2009-08-21

Parse::Marpa - first results

I just found the parser generator mentioned above on CPAN and played with it (some usage rules I've found so far will be mentioned in the next post). The following source is intended to decompose the well-known ambiguous english sentence "fruit flies like a banana", the output is appended below. Marpa does this, but finds 8 results instead of 2 (each of the interpretations is found 4 times). Since this is my first trial, I believe the fault is in my program.

#!/opt/bin/perl

use 5.011;
use strict;
use warnings;
use English qw(-no_match_vars);
use Parse::Marpa;

my $grammar_description='
start symbol is englishsentence.
semantics are perl5. version is 1.004000.
default lex prefix is /\s+|\A/.
concatenate lines is q{ (scalar @_) ? (join "-", (grep { $_ } @_)) : undef; }.
default action is concatenate lines.

englishsentence: subject, verb, conjunction, object.

englishsentence: subject, verb, object.

specializernoun: noun. q{ "specializernoun($_[0])" }.

ordinarynoun: noun. q{ "ordinarynoun($_[0])" }.

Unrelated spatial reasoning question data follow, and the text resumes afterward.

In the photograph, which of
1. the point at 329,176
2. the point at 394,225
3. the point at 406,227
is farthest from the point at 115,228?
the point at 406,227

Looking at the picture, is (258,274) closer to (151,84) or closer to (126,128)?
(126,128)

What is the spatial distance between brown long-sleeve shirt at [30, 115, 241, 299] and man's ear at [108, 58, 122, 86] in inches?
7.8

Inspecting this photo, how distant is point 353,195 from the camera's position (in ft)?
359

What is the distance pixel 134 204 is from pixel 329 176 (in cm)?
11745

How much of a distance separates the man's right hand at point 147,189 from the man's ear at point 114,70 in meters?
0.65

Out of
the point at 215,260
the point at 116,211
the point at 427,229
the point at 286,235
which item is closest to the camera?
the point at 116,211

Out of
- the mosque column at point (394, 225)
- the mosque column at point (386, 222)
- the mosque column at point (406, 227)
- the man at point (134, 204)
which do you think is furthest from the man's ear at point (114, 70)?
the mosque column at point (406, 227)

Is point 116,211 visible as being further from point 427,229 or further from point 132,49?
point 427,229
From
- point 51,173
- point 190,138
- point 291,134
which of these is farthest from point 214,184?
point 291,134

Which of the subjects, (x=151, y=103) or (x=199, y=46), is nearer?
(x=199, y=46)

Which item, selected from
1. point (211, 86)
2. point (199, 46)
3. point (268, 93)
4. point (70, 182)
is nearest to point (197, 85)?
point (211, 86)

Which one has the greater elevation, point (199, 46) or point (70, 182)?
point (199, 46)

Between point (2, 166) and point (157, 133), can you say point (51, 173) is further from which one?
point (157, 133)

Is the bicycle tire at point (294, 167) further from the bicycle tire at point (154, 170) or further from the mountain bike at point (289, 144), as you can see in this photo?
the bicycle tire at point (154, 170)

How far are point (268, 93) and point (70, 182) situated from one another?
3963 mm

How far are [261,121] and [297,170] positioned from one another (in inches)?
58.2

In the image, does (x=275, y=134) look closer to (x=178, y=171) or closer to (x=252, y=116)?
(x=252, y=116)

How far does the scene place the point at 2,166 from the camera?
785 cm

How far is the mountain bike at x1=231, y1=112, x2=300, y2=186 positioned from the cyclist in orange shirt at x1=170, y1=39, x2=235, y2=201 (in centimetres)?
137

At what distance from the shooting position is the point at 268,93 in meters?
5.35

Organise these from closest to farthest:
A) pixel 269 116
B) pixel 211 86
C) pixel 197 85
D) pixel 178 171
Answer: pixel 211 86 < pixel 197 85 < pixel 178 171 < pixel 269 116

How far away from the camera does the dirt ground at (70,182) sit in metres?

subject: specializernoun, ordinarynoun. q{ "spsub($_[0]+$_[1])" }.

subject: noun. q{ "subject($_[0])" }.

noun: nounlex.

nounlex matches /fruit|banana|time|arrow|flies/.

verb: verblex. q{ "verb($_[0])" }.

verblex matches /like|flies/.

object: preposition, noun. q{ "ob(prep($_[0])+n($_[1]))" }.

conjunction: /like/. q{ "conjunction($_[0])" }.

preposition: prepositionlex.

prepositionlex matches /a\b|an/.

';

my $data1='time like an arrow.';
my @values1=Parse::Marpa::mdl(\$grammar_description,\$data1);
for my $i(@values1) { say $$i; }

my $data2='time flies like an arrow.';
my @values2=Parse::Marpa::mdl(\$grammar_description,\$data2);
for my $i(@values2) { say $$i; }

Output:

subject(time)-verb(like)-ob(prep(an)+n(arrow))
subject(time)-verb(flies)-conjunction(like)-ob(prep(an)+n(arrow))
subject(time)-verb(flies)-conjunction(like)-ob(prep(an)+n(arrow))
subject(time)-verb(flies)-conjunction(like)-ob(prep(an)+n(arrow))
subject(time)-verb(flies)-conjunction(like)-ob(prep(an)+n(arrow))
spsub(specializernoun(time)+ordinarynoun(flies))-verb(like)-ob(prep(an)+n(arrow))
spsub(specializernoun(time)+ordinarynoun(flies))-verb(like)-ob(prep(an)+n(arrow))
spsub(specializernoun(time)+ordinarynoun(flies))-verb(like)-ob(prep(an)+n(arrow))
spsub(specializernoun(time)+ordinarynoun(flies))-verb(like)-ob(prep(an)+n(arrow))
PS: If I replace the conjunction-definition (conjunction: qr{like}. q{ "conjunction($_[0])" }.) with a terminal (conjunction matches /like/.), the quadruplication ceases and I get exactly one result for each of the two interpretations (but I lose the action on the conjunction).
Using

conjunction: conjunctionlex. q{ "conjunction($_[0])" }.

conjunctionlex matches /like/.

I get the unwanted quadruplication back.

1 Kommentar:

Jeffrey hat gesagt…

Thanks for your interest in Parse::Marpa. The quadruplication of parses is a (mis)feature of the Aycock-Horspool algorithm. This uses a finite automata to group rules into what I'll call Aycock-Horspool states (AH-states), similar to LR states. Parsing is by AH-state. A state can represent several grammar rules, and the same grammar rule can occur in several states.

In my evaluator, I make sure that every rule in every state results counts as a unique parse. If you regard tree traversals involving different AH-states as different "parses", the results you are getting are correct. Two rules occur in two different AH-states and so each parse that is unique from the grammar-rule perspective, appears 4 times in the AH-state based counting of parses.

However, from the grammar writer's point of view, the AH-states are arbitrary. The grammar-rule perspective is the one the grammar writer expects and can use.

I am working on a new version of this parser, simply called Marpa. Marpa will replace Parse::Marpa. Marpa has a completely new evaluator, and will enumerate parses in the more natural way.